Calculate Percentiles in O(1) space and O(n) time
An unprecise algorithm to compute percentiles of a stream of data with one scan and a fixed buffer.
Introduction
In my work, I needed to calculate the percentile of a stream of data. The stream can be very long and the data keeps coming. Each time new data arrives, I need to update my percentile. After the update is done, the data is no more needed. The order of the data is pretty random with no obvious pattern. The result does not need to be always 100% precise, some reasonable error is tolerable.

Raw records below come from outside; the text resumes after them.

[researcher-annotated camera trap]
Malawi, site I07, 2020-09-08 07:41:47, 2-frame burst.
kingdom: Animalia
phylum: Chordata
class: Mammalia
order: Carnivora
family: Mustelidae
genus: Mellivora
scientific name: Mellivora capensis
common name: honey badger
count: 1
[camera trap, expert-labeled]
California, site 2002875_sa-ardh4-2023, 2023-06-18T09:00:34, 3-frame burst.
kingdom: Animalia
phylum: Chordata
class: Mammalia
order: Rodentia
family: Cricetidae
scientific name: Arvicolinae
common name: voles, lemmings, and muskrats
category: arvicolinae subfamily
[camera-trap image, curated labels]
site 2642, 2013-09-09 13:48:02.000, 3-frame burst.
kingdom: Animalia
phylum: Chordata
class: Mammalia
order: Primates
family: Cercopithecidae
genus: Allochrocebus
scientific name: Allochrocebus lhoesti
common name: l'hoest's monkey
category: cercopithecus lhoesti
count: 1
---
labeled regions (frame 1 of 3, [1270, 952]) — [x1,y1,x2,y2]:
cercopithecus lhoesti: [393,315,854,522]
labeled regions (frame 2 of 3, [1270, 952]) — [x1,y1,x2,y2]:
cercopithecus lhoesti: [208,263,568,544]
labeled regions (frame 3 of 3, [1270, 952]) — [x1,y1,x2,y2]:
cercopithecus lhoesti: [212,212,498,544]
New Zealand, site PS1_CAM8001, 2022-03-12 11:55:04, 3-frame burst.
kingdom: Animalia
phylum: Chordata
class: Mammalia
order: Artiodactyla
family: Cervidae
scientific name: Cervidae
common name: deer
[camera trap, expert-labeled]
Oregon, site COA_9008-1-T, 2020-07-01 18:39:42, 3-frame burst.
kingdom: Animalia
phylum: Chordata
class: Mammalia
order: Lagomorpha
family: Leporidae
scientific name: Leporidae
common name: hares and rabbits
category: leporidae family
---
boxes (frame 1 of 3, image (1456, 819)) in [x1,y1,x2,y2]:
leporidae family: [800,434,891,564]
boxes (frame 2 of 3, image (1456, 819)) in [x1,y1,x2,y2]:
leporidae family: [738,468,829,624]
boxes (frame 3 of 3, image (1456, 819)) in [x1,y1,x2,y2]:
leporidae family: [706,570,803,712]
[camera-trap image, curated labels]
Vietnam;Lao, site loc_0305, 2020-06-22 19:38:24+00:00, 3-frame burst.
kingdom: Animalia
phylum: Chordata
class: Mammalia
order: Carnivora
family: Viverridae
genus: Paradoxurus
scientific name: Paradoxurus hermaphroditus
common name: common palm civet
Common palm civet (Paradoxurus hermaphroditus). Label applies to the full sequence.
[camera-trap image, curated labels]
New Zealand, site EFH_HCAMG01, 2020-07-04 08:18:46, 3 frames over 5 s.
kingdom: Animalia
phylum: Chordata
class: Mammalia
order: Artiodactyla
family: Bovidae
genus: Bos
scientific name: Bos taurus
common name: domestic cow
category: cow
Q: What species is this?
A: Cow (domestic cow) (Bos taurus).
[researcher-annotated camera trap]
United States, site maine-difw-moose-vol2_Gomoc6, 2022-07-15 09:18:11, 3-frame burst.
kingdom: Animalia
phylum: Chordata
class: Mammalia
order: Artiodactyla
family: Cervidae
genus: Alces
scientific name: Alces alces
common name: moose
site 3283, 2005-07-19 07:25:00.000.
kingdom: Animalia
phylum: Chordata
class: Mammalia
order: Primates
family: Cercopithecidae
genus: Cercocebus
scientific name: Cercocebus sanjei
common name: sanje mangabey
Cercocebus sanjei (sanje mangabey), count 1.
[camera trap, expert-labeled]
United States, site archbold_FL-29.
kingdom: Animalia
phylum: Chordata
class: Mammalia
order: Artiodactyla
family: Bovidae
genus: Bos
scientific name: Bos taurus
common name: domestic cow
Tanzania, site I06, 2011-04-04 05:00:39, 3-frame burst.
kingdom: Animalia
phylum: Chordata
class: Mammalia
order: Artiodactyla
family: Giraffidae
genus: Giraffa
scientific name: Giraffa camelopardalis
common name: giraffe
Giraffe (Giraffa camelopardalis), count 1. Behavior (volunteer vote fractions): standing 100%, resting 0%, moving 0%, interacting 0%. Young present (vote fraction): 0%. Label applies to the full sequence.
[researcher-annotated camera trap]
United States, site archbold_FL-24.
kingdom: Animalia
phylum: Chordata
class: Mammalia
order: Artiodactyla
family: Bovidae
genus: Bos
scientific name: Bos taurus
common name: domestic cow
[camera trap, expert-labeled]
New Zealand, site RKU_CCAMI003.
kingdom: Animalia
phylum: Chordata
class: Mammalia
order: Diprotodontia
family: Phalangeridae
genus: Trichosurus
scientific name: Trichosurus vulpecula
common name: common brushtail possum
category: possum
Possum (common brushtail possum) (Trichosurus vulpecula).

Based on the above requirement, I tried to Google to see if there is any existent code, but I didn't find the exact solution. Although I found John D. Cook's article very inspiring.
Background
The idea is, instead of storing the whole set of data and sorting it, in most cases, we only need to maintain a sorted list to store the data around the current percentile. When new data arrives, we decide if we should insert the new data into the list, and if so, either the head or the tail of the list would be abandoned. As the data keeps coming, the sorted list slides in the whole data set. And in a not too bad environment, we expect the right percentile will stay in the sliding window.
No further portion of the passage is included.